As I look back at the last two years, I cannot help but feel grief. It is as though I lost something that I know I will never recover. I believe we all share this feeling of grief and loss. This pandemic took away something from everyone; for some, it is loved ones; for some, it is a source of income; for some, it is their youth. I do not think I want to return back to normal. Normal was gruesome. Normal was exploitative of people. Normal was a bigot. Normal did not allow us to criticize our society and change it. I also do not want to live in this pandemic. In 2022 I want it to get better; I want us to recover from the loss of the last two years. I want us to find joy. I want us to truly live.

Yaka’s Daughter

“Your daughter is aggressive. I believe if she toned down, she would make a better leader.”
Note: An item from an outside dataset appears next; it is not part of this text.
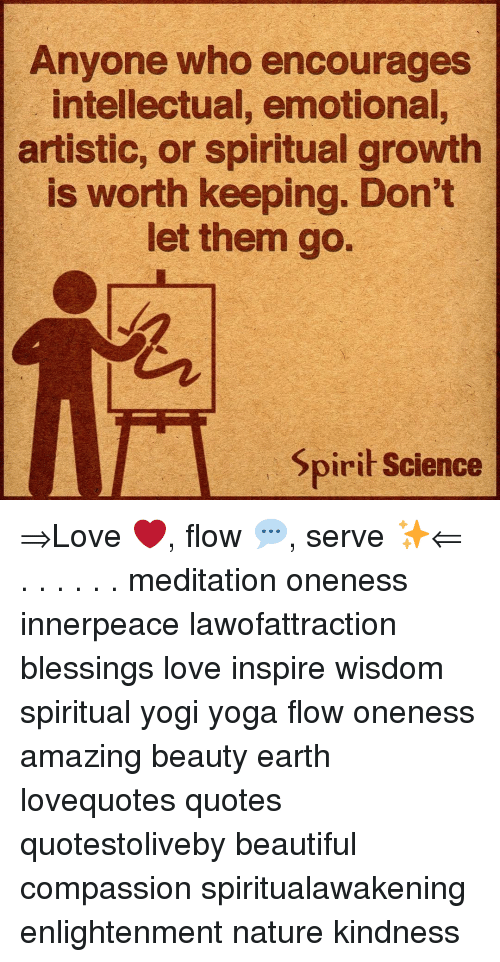 Spirit Science: Anyone who encourages  intellectual, emotional,  artistic, or spiritual growth  is worth keeping. Don't  let them go.  Spirit Science ⇒Love ❤️, flow 💬, serve ✨⇐ . . . . . . meditation oneness innerpeace lawofattraction blessings love inspire wisdom spiritual yogi yoga flow oneness amazing beauty earth lovequotes quotes quotestoliveby beautiful compassion spiritualawakening enlightenment nature kindness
These were the words uttered to my parents during the parent-teacher conference. This statement haunted me for years.

Aggressive. 

A word that haunts me to date. This has been a word that has been used to describe me for so long, it feels like my middle name. Considering I was twelve, I did not quite understand why my teacher would constantly describe me like this yet when my male counterparts spoke out, they were described as assertive. They would be told they would be the next president of Kenya, yet, when I would speak my mind, I was a problem. I needed to be more soft-spoken. More gentle. More lady-like.  

My true self could not exist in school. 

I remember walking along the pavement on Al-Imran Plaza in Kisumu’s CBD. The front of my t-shirt was written ‘AGA KHAN PRIMARY SCHOOL’ and the back of my t-shirt was written ‘ROSE’ which was the house I was in. A loud and indelicate whistle summoned my attention. I paced faster. “Mrembo, uko na rasa poa (Beautiful, you have nice buttocks). There were in a crowd. It triggered the primal flight reaction or something of the sort; a massive dose of adrenaline shot up my body, my heartbeat accelerated and fear took over. I had just started puberty and the gaze of men old enough to be my father made me uncomfortable. My body would recoil. I would be so revolted. I was not meant to complain about these instances as apparently, this was men appreciating my beauty. 
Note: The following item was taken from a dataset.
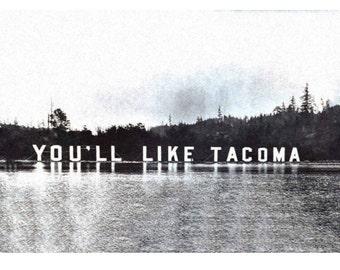You'll Like Tacoma Print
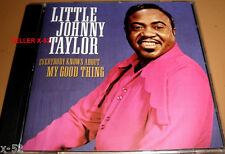 LITTLE JOHNNY TAYLOR cd Everybody Knows about MY GOOD THING best of hits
Do not walk alone in public.

It is 9 PM, the news is airing. 

Female Moi University student hacked to death by boyfriend.”

The silence in the living room is deafening. To distract myself, I picked up my phone and scrolled through Twitter. The nation is devastated but not devastated enough to blame the boyfriend. Somehow it was her fault. It was her fault for having a boyfriend. It was her fault that she was hacked to death. Women in Kenya face the risk of femicide, was I next? Was I a walking statistic? 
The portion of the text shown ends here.